Los tres se aferraron al toro con todas sus fuerzas para evitar que los arrojara. La lluvia enjuagaba la sangre que decoraba sus rostros, sólo para dar paso a más sangre. Era una plaza de toros sin vítores, ocupada por matadores aficionados en apuros.

Bajo oscuras nubes de tormenta, en el corral de automóviles se desarrollaba una batalla de la Edad de Piedra. El hambre, la caza, la sangre de sus presas: instintos profundos y eternos se canalizaban, dando lugar a un tipo especial de parentesco. Si combinamos nuestras habilidades, seremos más fuertes que esta enorme bestia. Somos especiales. Somos familia.

Somos familia.

El hechizo que les enseñó El Cocinero, por breve que fuera, adquirió un poder mágico al fundirse con la sangre del toro sacrificado. Se grabó en lo más profundo de sus conciencias. Ésta era también la fuente de la grandeza de los aztecas, ofrecidos a los dioses con corazones humanos encima del teocalli.

Chatarra soltó el cuchillo bowie clavado en la frente del toro y le agarró los cuernos.

―Dame tu cuchillo ―le dijo a
El Casco, que seguía colgado del lomo del toro.
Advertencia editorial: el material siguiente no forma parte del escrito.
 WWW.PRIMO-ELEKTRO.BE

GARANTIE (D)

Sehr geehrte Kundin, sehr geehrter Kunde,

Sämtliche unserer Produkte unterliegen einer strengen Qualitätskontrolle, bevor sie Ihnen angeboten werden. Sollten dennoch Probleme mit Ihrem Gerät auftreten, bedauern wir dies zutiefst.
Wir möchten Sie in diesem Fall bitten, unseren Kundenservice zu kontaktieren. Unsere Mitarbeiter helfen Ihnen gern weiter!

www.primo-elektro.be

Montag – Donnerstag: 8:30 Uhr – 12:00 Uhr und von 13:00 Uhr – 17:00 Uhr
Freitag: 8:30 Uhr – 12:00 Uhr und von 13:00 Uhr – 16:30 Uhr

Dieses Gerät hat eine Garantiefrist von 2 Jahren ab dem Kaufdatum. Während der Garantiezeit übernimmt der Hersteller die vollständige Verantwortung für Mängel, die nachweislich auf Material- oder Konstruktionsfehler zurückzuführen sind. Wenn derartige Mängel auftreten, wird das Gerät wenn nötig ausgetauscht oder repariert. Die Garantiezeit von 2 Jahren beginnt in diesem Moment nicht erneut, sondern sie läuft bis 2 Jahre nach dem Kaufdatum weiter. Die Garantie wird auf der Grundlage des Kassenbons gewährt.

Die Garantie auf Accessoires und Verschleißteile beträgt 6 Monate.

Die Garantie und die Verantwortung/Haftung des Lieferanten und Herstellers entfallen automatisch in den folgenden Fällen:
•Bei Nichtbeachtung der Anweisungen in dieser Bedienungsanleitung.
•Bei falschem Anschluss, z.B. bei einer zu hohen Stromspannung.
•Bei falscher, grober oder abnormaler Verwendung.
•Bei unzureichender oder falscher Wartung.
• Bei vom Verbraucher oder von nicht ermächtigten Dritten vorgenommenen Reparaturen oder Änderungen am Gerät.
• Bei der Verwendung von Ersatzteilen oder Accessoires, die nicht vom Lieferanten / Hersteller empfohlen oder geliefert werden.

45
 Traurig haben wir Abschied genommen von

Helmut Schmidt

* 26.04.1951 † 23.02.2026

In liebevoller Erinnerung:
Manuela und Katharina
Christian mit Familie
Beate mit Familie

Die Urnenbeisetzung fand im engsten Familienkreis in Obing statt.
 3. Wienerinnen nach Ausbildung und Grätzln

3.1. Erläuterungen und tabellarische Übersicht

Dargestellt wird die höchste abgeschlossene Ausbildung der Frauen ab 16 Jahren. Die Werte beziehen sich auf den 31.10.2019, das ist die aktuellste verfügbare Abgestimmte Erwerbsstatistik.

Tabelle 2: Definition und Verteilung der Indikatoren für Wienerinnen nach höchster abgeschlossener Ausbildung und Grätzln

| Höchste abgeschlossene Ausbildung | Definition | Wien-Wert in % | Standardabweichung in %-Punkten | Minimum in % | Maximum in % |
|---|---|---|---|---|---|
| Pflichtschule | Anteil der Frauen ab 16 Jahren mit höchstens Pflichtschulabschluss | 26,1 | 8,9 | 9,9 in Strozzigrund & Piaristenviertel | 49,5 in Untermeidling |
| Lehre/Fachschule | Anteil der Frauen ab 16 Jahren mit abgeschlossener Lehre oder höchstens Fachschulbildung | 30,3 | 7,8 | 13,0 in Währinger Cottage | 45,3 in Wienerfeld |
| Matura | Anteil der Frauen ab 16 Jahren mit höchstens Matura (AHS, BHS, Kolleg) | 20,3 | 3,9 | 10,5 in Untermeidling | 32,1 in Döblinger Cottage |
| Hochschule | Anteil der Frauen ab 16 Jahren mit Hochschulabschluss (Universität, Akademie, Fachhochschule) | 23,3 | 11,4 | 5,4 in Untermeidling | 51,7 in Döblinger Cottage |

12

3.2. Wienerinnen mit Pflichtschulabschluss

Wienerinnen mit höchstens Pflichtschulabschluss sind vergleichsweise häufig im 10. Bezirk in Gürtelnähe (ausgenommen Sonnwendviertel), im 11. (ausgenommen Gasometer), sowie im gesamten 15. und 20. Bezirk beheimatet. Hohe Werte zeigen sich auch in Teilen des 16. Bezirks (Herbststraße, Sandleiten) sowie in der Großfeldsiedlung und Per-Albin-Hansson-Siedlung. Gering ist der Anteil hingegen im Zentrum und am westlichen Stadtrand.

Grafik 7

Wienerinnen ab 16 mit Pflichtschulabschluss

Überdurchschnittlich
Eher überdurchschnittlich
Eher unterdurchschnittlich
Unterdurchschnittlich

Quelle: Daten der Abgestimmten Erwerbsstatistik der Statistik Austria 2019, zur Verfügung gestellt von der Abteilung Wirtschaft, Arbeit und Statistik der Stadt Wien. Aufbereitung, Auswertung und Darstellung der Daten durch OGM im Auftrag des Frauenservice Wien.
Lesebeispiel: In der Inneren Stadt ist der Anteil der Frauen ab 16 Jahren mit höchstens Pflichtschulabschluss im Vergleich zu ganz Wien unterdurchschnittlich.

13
En cuanto le llegó el cuchillo, Catarra lo agarró con ambas manos y, como si estuviera blandiendo un hacha, clavó la punta en la cabeza del toro de lidia con todas sus fuerzas.

El fino cuchillo bowie de
La Cerámica, fabricado en su taller de Odasakae, partió el grueso cráneo y destrozó los nervios craneales. El toro tropezó y cayó. El Casco habría quedado atrapado bajo el animal si no hubiera saltado.

El toro se quedó quieto. Tres hombres cubiertos de sangre y barro miraban al cielo lluvioso, con las extremidades extendidas, y respiraban agitadamente. La sangre del animal se acumulaba en el suelo, tiñendo de rojo la tierra húmeda.

Chatarra fue el primero en reír, y los otros dos le siguieron. Las gotas se hicieron cada vez más grandes, cayendo en cascada sobre los montones de chatarra del patio y convirtiendo la tierra desnuda en lodo. Entonces empezó de verdad la tormenta.